Exercise task: Copy the rows word for word, starting at the line that contains "Given the options" and ending with the final line of the rows, both included.

Raw data:
....

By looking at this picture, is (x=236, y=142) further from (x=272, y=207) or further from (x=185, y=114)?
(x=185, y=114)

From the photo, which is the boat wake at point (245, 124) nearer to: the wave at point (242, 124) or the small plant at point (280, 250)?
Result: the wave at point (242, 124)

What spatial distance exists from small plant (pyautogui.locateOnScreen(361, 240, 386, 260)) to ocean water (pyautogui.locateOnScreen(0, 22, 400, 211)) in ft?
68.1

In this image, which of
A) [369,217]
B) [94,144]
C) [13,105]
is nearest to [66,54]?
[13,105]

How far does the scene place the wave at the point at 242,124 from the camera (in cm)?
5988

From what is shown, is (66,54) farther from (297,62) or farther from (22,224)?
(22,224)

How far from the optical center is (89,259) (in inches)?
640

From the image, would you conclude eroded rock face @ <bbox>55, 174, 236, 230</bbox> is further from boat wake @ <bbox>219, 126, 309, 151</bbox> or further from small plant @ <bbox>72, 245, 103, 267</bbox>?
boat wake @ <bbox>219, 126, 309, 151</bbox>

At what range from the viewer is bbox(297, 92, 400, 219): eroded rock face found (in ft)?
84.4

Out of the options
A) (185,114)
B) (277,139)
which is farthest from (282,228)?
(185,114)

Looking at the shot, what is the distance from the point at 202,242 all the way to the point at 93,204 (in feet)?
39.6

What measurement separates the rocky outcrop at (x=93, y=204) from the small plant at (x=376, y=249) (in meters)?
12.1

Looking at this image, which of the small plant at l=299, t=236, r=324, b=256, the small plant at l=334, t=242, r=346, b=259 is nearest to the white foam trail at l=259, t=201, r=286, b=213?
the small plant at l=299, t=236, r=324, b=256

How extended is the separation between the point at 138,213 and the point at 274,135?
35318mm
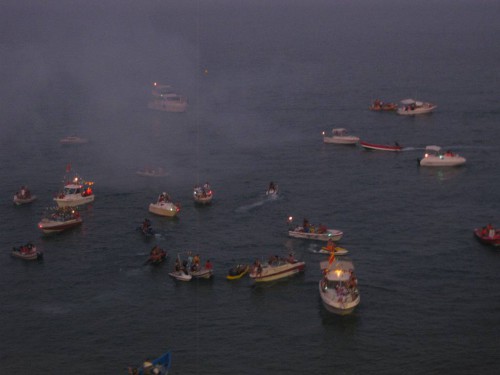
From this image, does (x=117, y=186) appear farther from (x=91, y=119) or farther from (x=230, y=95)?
(x=230, y=95)

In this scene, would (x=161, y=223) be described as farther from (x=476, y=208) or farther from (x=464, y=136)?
(x=464, y=136)

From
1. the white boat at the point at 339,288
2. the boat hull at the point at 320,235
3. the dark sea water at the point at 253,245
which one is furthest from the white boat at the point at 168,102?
the white boat at the point at 339,288

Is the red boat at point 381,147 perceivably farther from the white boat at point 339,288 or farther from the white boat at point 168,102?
the white boat at point 339,288

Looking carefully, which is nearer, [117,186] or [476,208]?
[476,208]

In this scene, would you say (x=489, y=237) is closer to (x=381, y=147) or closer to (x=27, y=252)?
(x=381, y=147)

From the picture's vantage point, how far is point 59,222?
284ft

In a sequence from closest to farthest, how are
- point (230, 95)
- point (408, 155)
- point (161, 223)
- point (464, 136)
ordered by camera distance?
point (161, 223) → point (408, 155) → point (464, 136) → point (230, 95)

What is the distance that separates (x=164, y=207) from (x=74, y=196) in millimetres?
11662

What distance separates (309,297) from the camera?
69812mm

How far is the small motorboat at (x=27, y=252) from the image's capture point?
7944 cm

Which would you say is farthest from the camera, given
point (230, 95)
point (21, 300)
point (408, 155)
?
point (230, 95)

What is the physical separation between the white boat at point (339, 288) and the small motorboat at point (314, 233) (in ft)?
37.2

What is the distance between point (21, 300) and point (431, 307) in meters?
32.9

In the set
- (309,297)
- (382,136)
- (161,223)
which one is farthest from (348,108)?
(309,297)
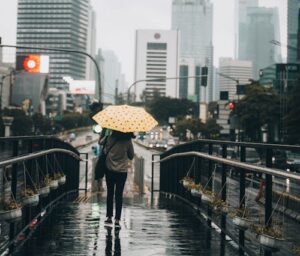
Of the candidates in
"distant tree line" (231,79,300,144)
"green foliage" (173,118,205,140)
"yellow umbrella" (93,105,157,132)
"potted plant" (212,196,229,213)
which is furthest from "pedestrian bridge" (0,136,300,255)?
"green foliage" (173,118,205,140)

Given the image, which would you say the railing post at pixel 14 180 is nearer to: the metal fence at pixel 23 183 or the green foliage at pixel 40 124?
the metal fence at pixel 23 183

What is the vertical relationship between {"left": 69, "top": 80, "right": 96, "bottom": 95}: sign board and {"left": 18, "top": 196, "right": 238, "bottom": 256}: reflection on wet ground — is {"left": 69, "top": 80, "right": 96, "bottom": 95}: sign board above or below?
above

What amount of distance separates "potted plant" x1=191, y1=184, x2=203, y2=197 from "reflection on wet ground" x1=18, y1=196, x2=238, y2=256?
16.3 inches

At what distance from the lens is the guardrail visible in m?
5.52

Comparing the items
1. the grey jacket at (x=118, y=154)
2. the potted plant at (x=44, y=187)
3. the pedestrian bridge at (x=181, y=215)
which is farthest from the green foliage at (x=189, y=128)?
the grey jacket at (x=118, y=154)

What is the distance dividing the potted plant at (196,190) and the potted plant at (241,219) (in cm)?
243

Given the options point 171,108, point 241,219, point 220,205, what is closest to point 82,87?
point 171,108

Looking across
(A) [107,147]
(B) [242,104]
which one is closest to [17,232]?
(A) [107,147]

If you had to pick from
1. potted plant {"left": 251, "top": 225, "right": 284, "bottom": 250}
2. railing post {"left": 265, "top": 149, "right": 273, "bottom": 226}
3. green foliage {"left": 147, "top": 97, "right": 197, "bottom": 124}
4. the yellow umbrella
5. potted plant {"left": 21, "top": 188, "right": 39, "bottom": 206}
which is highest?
green foliage {"left": 147, "top": 97, "right": 197, "bottom": 124}

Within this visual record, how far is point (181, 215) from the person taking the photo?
976 cm

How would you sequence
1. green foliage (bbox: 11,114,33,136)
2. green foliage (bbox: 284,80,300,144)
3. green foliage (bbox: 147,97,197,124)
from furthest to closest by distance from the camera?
green foliage (bbox: 147,97,197,124)
green foliage (bbox: 11,114,33,136)
green foliage (bbox: 284,80,300,144)

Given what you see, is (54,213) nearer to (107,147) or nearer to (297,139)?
(107,147)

....

Response to this task:
Given the options point 171,108, point 241,219, point 220,205, what is closest to point 82,87?
point 171,108

Looking across
(A) [107,147]
(B) [242,104]
which one is closest to [17,232]?
(A) [107,147]

If you had to pick from
1. potted plant {"left": 251, "top": 225, "right": 284, "bottom": 250}
2. railing post {"left": 265, "top": 149, "right": 273, "bottom": 226}
3. green foliage {"left": 147, "top": 97, "right": 197, "bottom": 124}
4. the yellow umbrella
5. potted plant {"left": 21, "top": 188, "right": 39, "bottom": 206}
which is highest?
green foliage {"left": 147, "top": 97, "right": 197, "bottom": 124}

Within this visual record, how far is point (181, 215) from the person taking the photo?
976 cm

How would you sequence
1. green foliage (bbox: 11,114,33,136)
2. green foliage (bbox: 284,80,300,144)
3. green foliage (bbox: 147,97,197,124)
from furthest to closest by distance from the camera?
green foliage (bbox: 147,97,197,124)
green foliage (bbox: 11,114,33,136)
green foliage (bbox: 284,80,300,144)

Given what you see, is (54,213) nearer to (107,147) or nearer to (297,139)?
(107,147)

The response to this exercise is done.